Last September, Bharat Rashtra Samithi leader KT Rama Rao had called Gujarat “the epicentre of Modiverse”. Rao’s comment was in response to a tweet by a former Legislative Council member suggesting that Telugu-language film RRR had lost to Gujarati-language film Chhello Show as India’s official entry in an Oscars category, Gujarat got a locomotive factory allegedly at the expense of Telangana’s Kazipet and Hyderabad allegedly lost a World Health Organization centre to Gujarat’s Jamnagar.

Further, alluding to an incident where BJP’s Telangana unit chief Bandi Sanjay Kumar fetched Shah’s footwear outside a temple when the home minister was visiting in August, Rao added, “Ever ready to carry chappals of their Gujarati bosses, but can’t summon the courage to demand Telangana’s rights.”

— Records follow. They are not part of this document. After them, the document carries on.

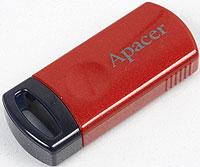 Флэш-накопители A-data, Apacer, Kingmax, Kingston и Pretec, фото 6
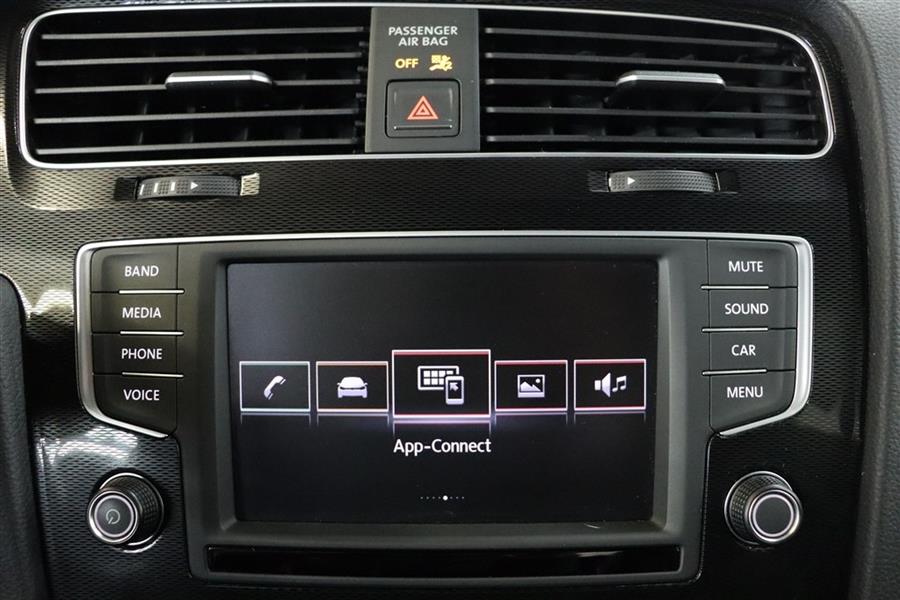 2016 Volkswagen Gti , available for sale in Paterson, New Jersey | Fast Track Motors. Paterson, New Jersey 2016 Volkswagen Gti , available for sale in Paterson, New Jersey | Fast Track Motors. Paterson, New Jersey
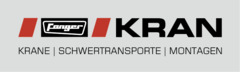 Logo Fanger Kran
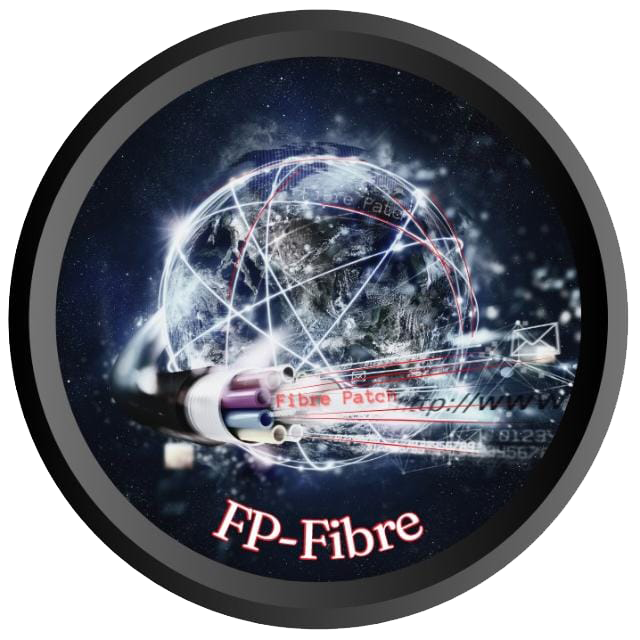 FP Fibre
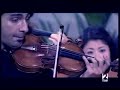 Ara Malikian & NPMCO. Concerto Sentido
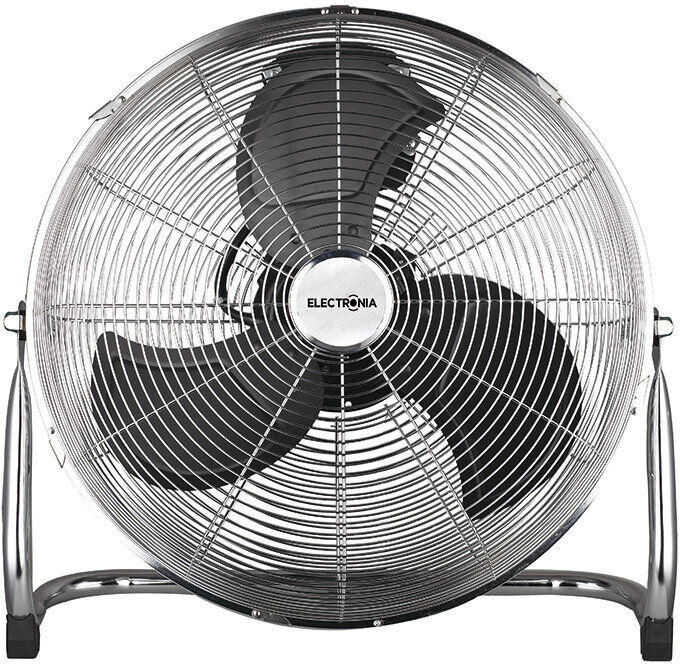VENTOINHA ELECTRONIA FA-40 CHAO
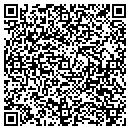 QR code with Orkin Pest Control contacts
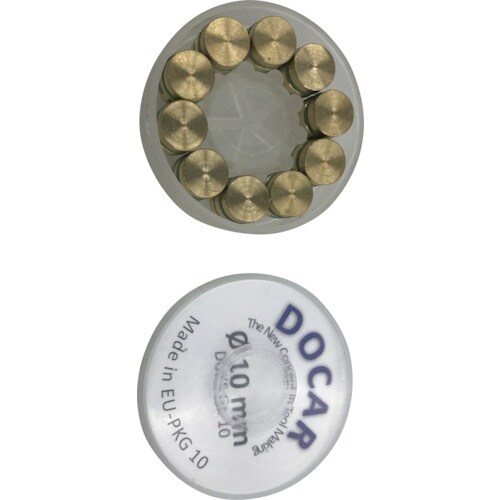 アルゴファイル KN105−10 トメセン (20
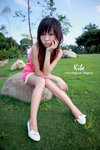 Kibe_0220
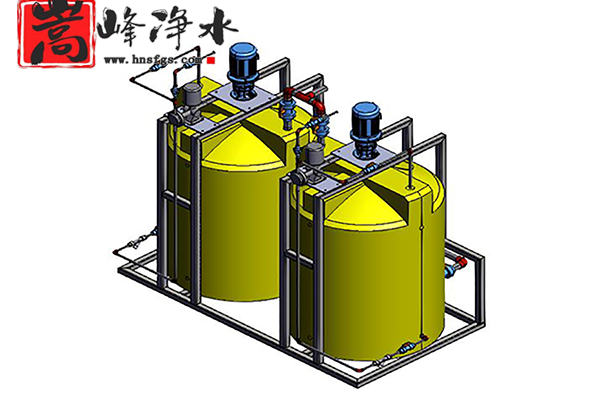 ȫԄӼˎbãIˮѭhˮPAM|PAC|APH{ˎOrSңYD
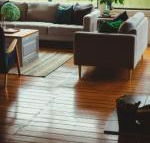 Naivasha Cottage - Queensland Tourism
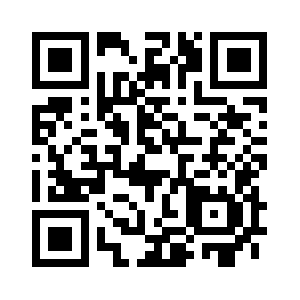 Greenstardph.com QR code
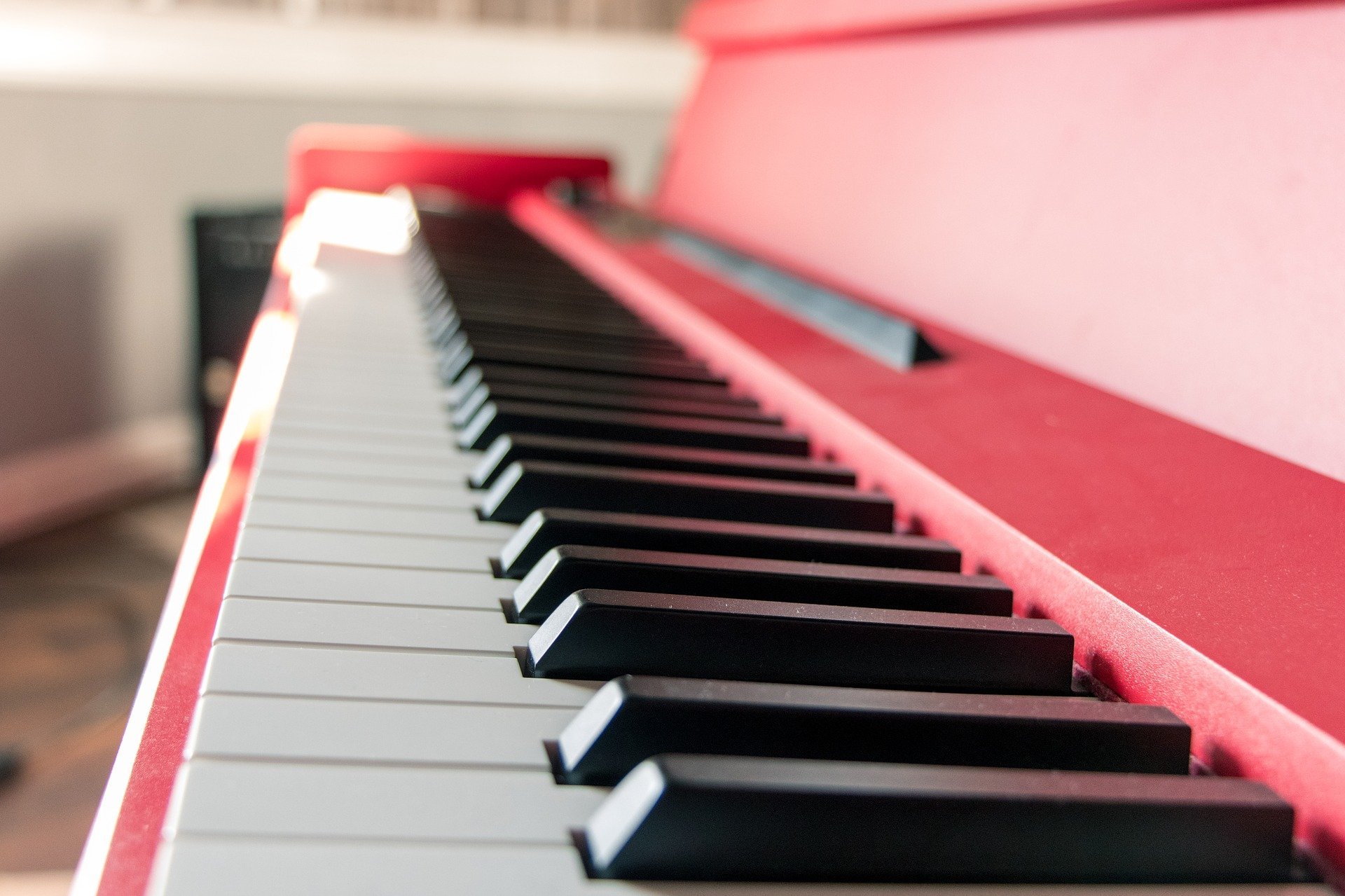 how-to-choose-a-piano-kenya-s-keys-voice-piano-studio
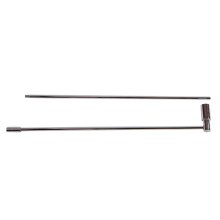 Crosswater DE110DPC Pop Up Rod Complete (DE001)
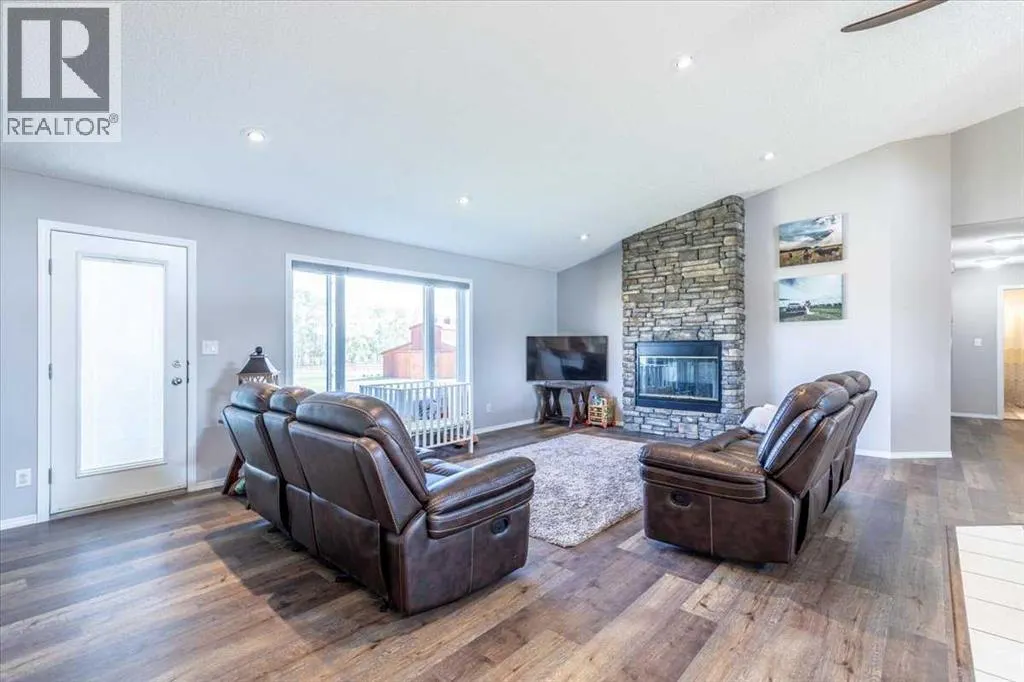 27318 TWP ROAD 482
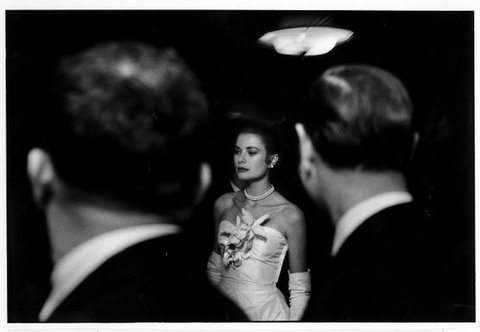 (c) Elliott Erwitt / Magnum Photos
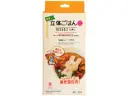 GT Sushi Mould Animal 14,5 cm | GT 寿司模具 动物形状
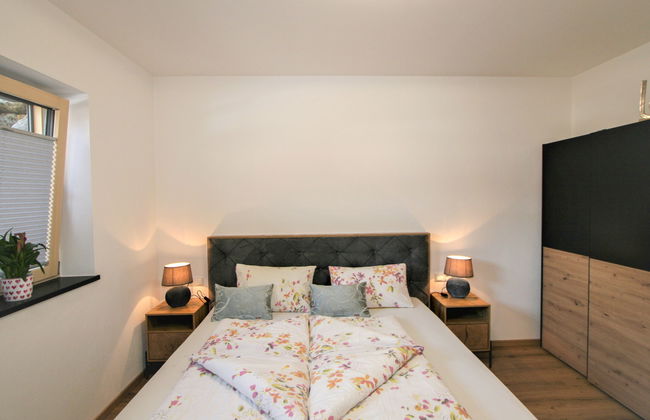 Haus Goldmann - Photo 4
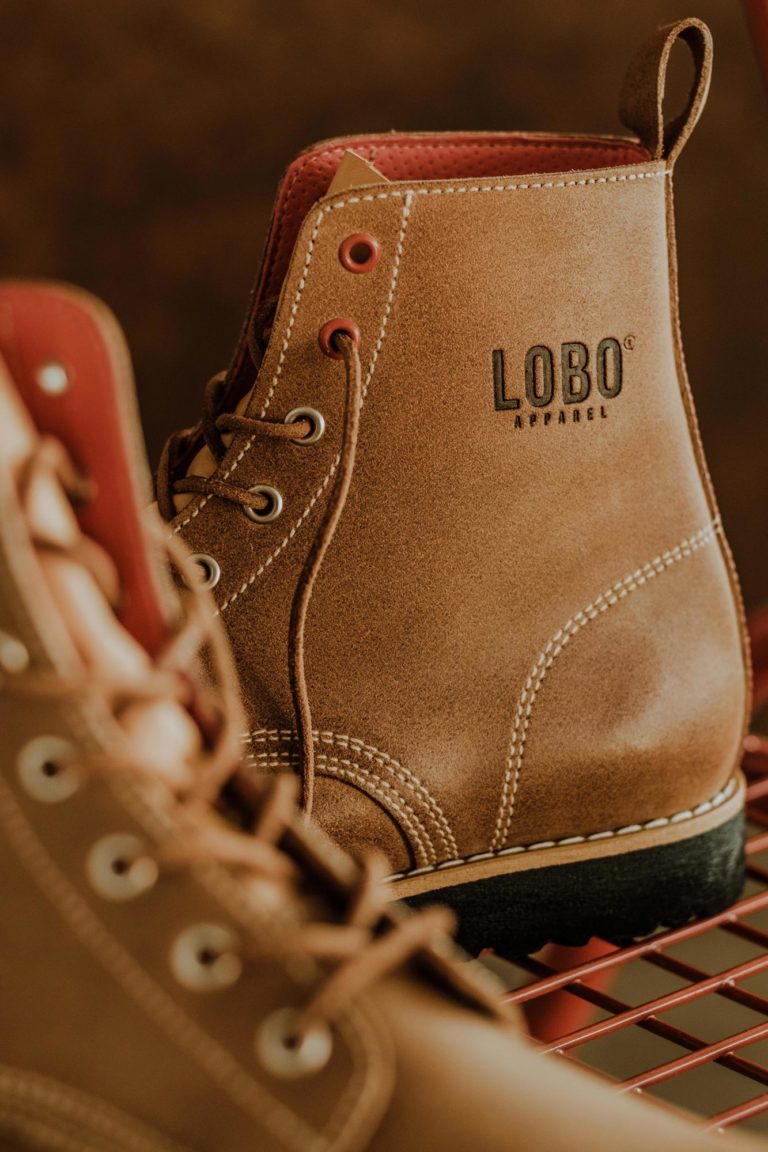 LongCutBoots11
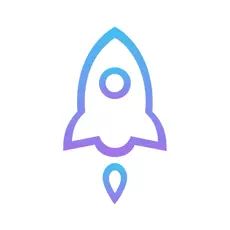 爬梯子加速器
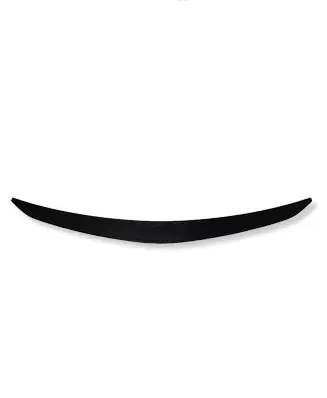 Lamborghini Urus Rear window tailgate spoiler 4ML827950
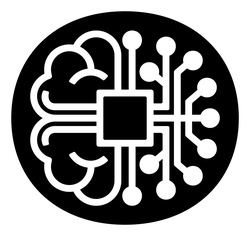 Trade Bionic Logo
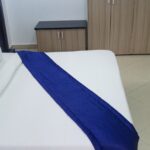 0-4480x2038-0-0#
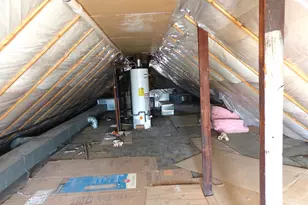 1617 W 38th Pl, Chicago, IL 60609 - Photo 16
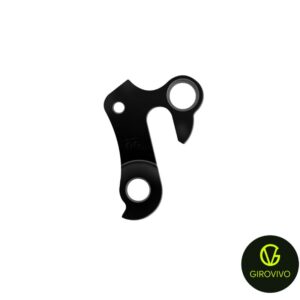 FUSIBLE MTB GIANT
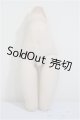 画像: DDS/ベースボディIII下半身 A-26-06-08-407-TN-ZA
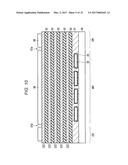 SEMICONDUCTOR MEMORY diagram and image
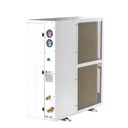 Product Importer Gallery 05 · a6a83095ab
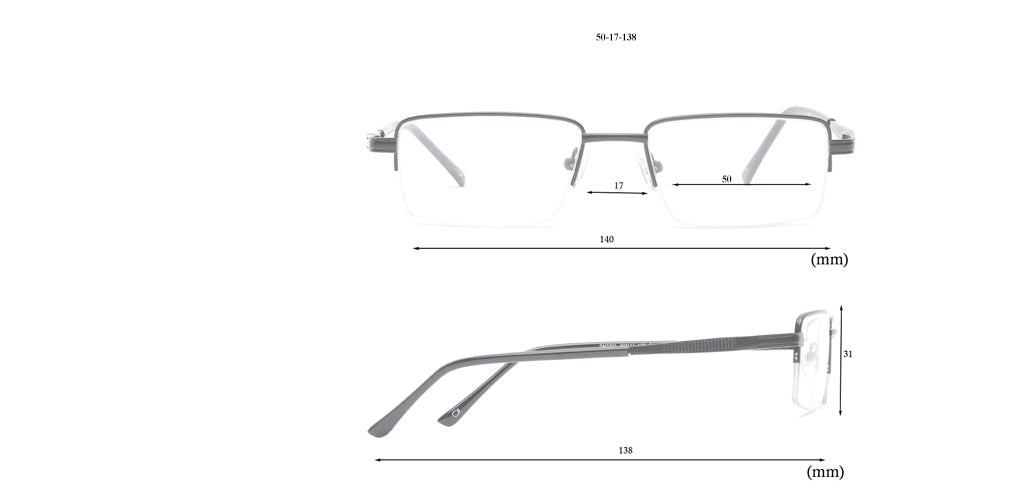 Matte_Black_With_Black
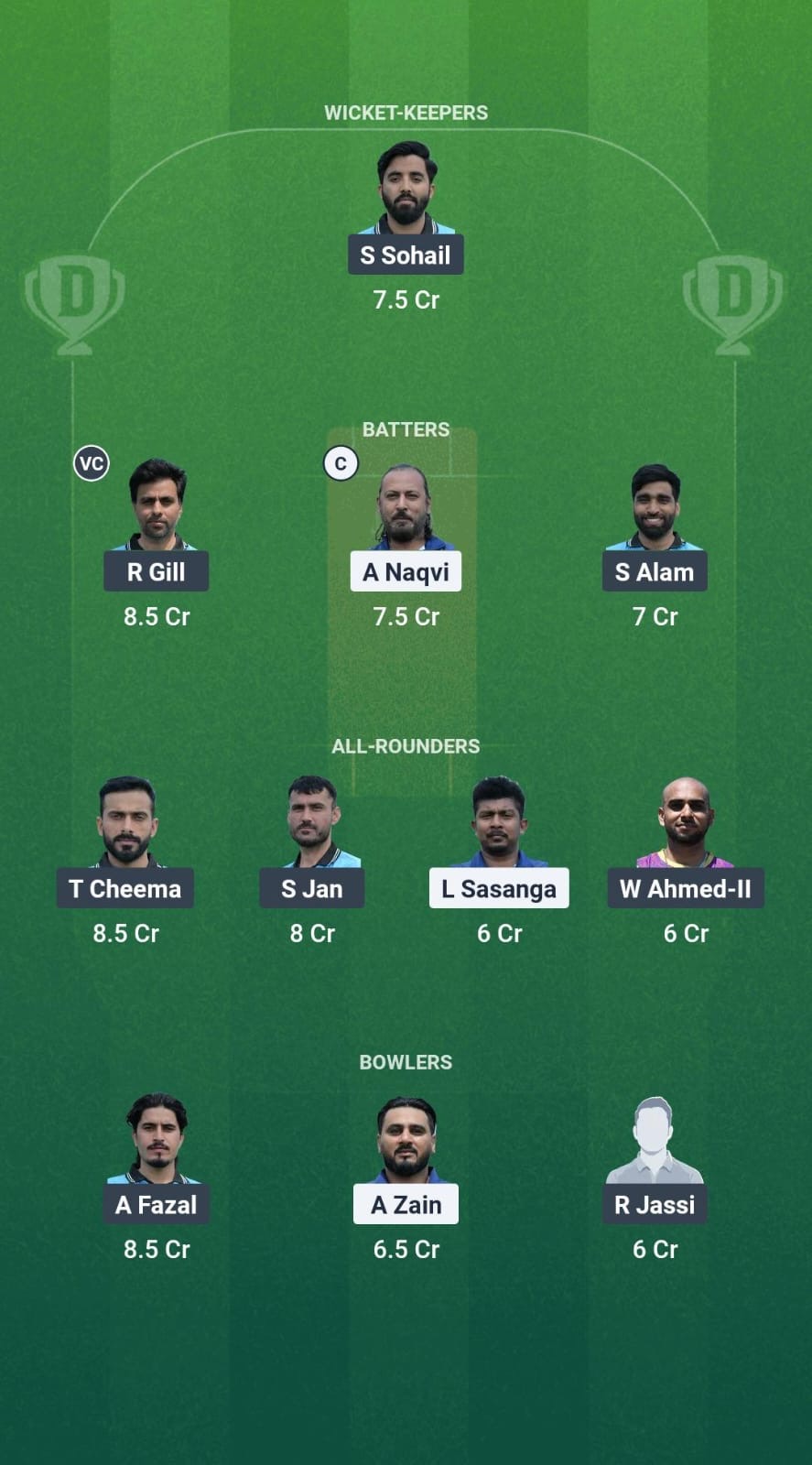 Fac1f754 694a 4511 9480 73ea130ccf3a BUG vs ROE Dream11 Prediction Fantasy Cricket Tips Dream11 Team ECS T10 Romania
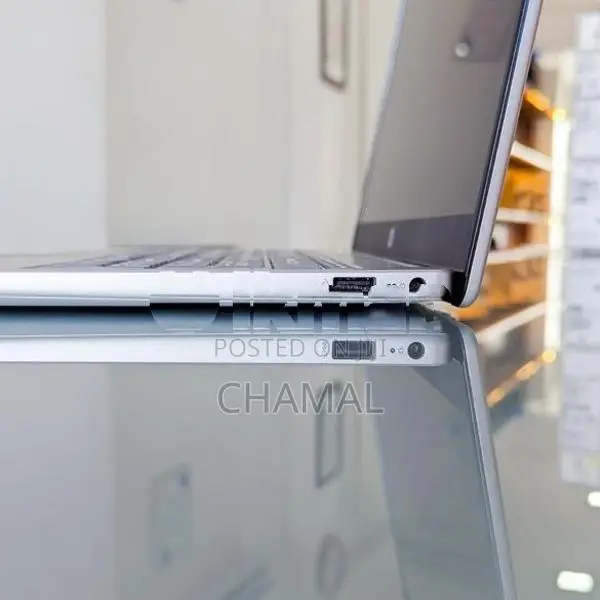 Brand New HP 15 Core i5-13th Gen|512GB SSD |8GB DDR4 RAM|15.6 FHDLapto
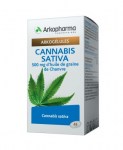 1-arko cannabis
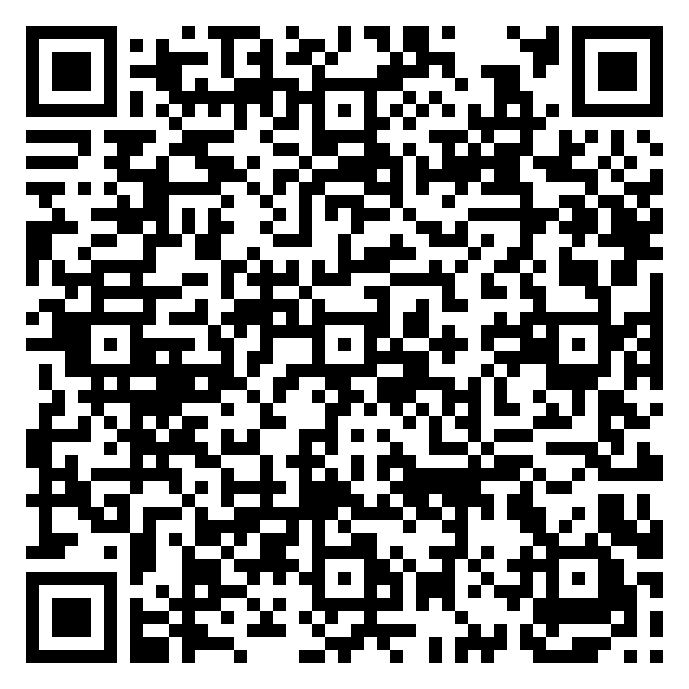 kod QR z danymi kontaktowymi 18078360800000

In December, B Vinod Kumar, a former parliament member from Rao’s BRS party and Telangana’s State Planning Board vice chairman, alleged that Modi was discriminating among states in release of central funds and was giving priority to only Gujarat. “Modi is behaving as if he is the Prime Minister of Gujarat, but not India,” Kumar alleged.

Earlier, during the 2021 state polls, West Bengal Chief Minister Mamata Banerjee had also sought to harness the Bengali identity by portraying Modi and Shah as Gujaratis trying to take over West Bengal. “Gujaratis are trying to capture Bengal by bringing goons from Uttar Pradesh and Bihar,” Banerjee said in April 2021. “We will not allow Bengal to become like Gujarat.”